**WRITTEN PROBLEM 1**: Arrange the records from the line containing "Spatially speaking, is" through the end of the records as a Markdown table with the columns Row and Line, giving each line a row number and leaving out blank lines.

**DOCUMENT TEXT**:
Telangana Congress supremo Revanth Reddy’s hard-hitting anti-BJP rhetoric sprinkled with a liberal dose of humour has put him in the limelight.

Telangana Chief Minister A Revanth Reddy seems to have emerged as the most visible Congress leader in the South.

From Wayanad in Kerala batting for party supremo Rahul Gandhi to Bengaluru in Karnataka, nailing the BJP during the loksabha 2024 campaiging. Later, he
Roared in Hyderabad, attacking the Opposition BRS with his fiery speeches. He seems to be metamorphosing into the party’s face in the South.

How Revanth Reddy delivered speeches?

Revanth Reddy’s skill in capturing the attention of the audience with his rhetoric laced with humour cannot be emphasised enough.

Though he is not as fluent in Hindi as his archrival K Chandrashekar Rao (KCR), he manages to communicate his point effectively. It is this ability that is keeping him in good stead in communicating with non-Telugu-speaking people also.

**DATA FOR THIS TASK**:
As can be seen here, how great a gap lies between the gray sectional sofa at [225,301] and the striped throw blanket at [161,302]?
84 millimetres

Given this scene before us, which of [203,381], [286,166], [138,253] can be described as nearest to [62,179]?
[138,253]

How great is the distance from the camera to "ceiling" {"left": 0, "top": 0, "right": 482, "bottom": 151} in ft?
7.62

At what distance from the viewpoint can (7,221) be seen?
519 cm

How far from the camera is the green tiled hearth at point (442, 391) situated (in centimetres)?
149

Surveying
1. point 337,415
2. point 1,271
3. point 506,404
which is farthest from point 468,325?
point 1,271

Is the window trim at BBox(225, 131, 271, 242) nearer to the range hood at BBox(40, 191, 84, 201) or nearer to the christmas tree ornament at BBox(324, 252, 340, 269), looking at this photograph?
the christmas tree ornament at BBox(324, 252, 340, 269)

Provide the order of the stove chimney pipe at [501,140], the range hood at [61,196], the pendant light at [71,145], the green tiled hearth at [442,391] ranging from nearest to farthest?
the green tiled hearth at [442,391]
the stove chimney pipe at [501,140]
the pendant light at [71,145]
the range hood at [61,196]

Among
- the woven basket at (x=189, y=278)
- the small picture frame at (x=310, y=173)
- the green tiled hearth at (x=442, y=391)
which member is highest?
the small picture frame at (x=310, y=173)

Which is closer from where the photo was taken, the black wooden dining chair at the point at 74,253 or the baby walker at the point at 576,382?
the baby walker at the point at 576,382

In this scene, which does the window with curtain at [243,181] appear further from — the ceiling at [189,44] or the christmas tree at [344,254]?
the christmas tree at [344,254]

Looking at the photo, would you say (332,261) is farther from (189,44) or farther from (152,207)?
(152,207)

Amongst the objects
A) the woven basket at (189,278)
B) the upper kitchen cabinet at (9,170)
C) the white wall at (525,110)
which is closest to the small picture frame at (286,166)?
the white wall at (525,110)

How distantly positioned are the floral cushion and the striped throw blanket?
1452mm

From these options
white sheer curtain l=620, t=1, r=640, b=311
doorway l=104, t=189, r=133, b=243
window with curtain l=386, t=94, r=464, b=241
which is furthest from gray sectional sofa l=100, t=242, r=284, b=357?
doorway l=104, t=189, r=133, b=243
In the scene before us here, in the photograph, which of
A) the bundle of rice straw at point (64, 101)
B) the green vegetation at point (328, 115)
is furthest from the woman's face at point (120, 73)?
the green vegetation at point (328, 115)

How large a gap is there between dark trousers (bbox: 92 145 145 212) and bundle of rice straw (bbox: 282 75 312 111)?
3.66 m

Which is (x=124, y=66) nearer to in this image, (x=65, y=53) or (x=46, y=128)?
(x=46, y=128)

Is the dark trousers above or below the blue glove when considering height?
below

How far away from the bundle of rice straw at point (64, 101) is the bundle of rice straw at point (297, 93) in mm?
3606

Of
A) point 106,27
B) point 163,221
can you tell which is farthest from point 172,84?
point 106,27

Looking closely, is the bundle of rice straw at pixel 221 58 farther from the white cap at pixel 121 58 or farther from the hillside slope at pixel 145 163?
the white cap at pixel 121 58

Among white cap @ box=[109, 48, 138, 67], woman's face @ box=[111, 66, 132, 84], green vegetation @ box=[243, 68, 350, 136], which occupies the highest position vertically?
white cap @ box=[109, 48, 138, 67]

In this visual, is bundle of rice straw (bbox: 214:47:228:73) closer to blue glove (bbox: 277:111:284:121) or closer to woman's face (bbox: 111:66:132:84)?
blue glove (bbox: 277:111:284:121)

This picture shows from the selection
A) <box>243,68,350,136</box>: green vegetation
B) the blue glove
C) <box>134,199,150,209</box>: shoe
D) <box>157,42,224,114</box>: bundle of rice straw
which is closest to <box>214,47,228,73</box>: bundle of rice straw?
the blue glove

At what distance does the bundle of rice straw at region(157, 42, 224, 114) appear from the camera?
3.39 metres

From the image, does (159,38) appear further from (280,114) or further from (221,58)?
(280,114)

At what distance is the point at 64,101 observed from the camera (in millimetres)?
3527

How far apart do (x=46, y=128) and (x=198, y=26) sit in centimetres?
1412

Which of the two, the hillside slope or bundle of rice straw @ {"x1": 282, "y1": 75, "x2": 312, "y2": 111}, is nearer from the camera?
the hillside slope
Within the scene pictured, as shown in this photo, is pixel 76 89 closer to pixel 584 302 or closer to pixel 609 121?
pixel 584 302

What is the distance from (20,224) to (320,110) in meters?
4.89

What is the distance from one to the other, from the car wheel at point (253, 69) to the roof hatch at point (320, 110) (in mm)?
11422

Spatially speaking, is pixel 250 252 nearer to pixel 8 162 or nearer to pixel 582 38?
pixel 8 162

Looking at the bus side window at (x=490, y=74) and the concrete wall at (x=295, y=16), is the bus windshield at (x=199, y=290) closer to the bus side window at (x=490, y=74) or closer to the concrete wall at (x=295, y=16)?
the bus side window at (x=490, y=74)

**WRITTEN PROBLEM 2**: Rewrite the text on Revanth Reddy from "Telangana Chief Minister" to "be emphasised enough.", putting "southern states" in place of "South" wherever it occurs.

**CORRECT ANSWER 1**:
| Row | Line |
|---|---|
| 1 | Spatially speaking, is pixel 250 252 nearer to pixel 8 162 or nearer to pixel 582 38? |
| 2 | pixel 8 162 |
| 3 | Looking at the bus side window at (x=490, y=74) and the concrete wall at (x=295, y=16), is the bus windshield at (x=199, y=290) closer to the bus side window at (x=490, y=74) or closer to the concrete wall at (x=295, y=16)? |
| 4 | the bus side window at (x=490, y=74) |

**CORRECT ANSWER 2**:
Telangana Chief Minister A Revanth Reddy seems to have emerged as the most visible Congress leader in the southern states.

From Wayanad in Kerala batting for party supremo Rahul Gandhi to Bengaluru in Karnataka, nailing the BJP during the loksabha 2024 campaiging. Later, he
Roared in Hyderabad, attacking the Opposition BRS with his fiery speeches. He seems to be metamorphosing into the party’s face in the southern states.

How Revanth Reddy delivered speeches?

Revanth Reddy’s skill in capturing the attention of the audience with his rhetoric laced with humour cannot be emphasised enough.